Рюкзак уже был заполнен на две трети и безо всякой поддержки стоял прямо, напоминая формой мешок муки. Тут Джонсон впервые обратил внимание на то, что ткань рюкзака истерлась и износилась, он был старый и грязный, словно вещь, немало повидавшая на своем веку. Это была не самая прелестная сумка, которую можно было бы ему одолжить. Конечно, не стоило рассчитывать на новую или на ту, которую его начальник особенно любил, но все же. Поразмыслив над этим, он продолжил паковать вещи. В голове несколько раз проскользнула мысль о загадочных шагах, которые он слышал внизу. Миссис Монкс так и не поднялась к нему с письмами, а нижний этаж пустовал. Вдобавок ко всему, он был почти уверен, что слышит, как кто-то ходит по голым доскам — опасливо, стараясь себя не выдать, как можно тише. За последние минуты шаги стали приближаться.
Первый раз в жизни он был испуган. Словно чтобы усилить это чувство, произошла странная вещь: когда он выходил из спальни, где с горем пополам упаковал белые рубашки, его взгляд упал на рюкзак, верхняя часть которого свернулась в подобие человеческого лица, обращенного точно на него. Ткань образовала складки в форме носа и лба, а латунные кольца, предназначенные для навесного замка, заполнили место глаз. Тень, а может это была и дорожная грязь, выглядела как волосы. Зрелище его ошеломило — настолько оно было абсурдным, диким, словно выражение лица убийцы Джона Турка.
Он засмеялся и проследовал в гостиную, где было более яркое освещение.
— Это ужасное дело не выходит у меня из головы, — сказал он себе. — Надо сменить обстановку и развеяться.

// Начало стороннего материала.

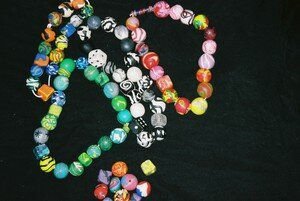 Colliers_fimo_perles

Однако в гостиной, к своему крайнему неудовольствию, он снова услышал крадущиеся по лестнице шаги и понял, что сейчас они намного ближе, чем раньше, и что они абсолютно реальны. В этот раз он решил выяснить, кто в столь поздний час шатается по верхнему маршу лестницы.
Но звук пропал. На лестнице не было ни души. С колотящимся сердцем Джонсон спустился на этаж ниже, где располагались пустые незанятые комнаты, и включил электрическое освещение, чтобы убедиться, что там никто не прячется. В апартаментах не смогла бы затеряться и собака — настолько скудна была их меблировка. Затем он перегнулся через перила и позвал миссис Монкс. Ответа не последовало, а его голос отозвался эхом в темном чреве дома и затерялся в реве непогоды, бушующей снаружи. Люди мирно спали в своих кроватях. Лишь он и обладатель загадочных шагов все еще бодрствовали.
— Думаю, все дело в моем разыгравшемся воображении, — успокаивал себя Джонсон. — Похоже, это был ветер, хотя все казалось более чем четким и реальным.
Он продолжил собирать вещи. Время приближалось к полуночи. Он выпил кофе и раскурил последнюю перед сном трубку.
Трудно сказать, когда именно приходит страх, особенно если его причины не предстают перед глазами. Обрывки впечатлений сплетаются в картинку на поверхности сознания, лоскут за лоскутом, словно лед, кристаллизующийся на пленке спокойной воды. Часто они настолько воздушны, что сознание до конца их не принимает. И вот приходит время, когда накопившиеся впечатления рождают конкретную эмоцию и до мозга доходит, что что-то случилось. Джонсон в один момент пришел к пониманию, что испытывает нервозность странного порядка. Впечатления, служившие ее причиной, с течением времени медленно аккумулировались в сознании и, наконец, достигли такой отметки, что он был вынужден с ними считаться.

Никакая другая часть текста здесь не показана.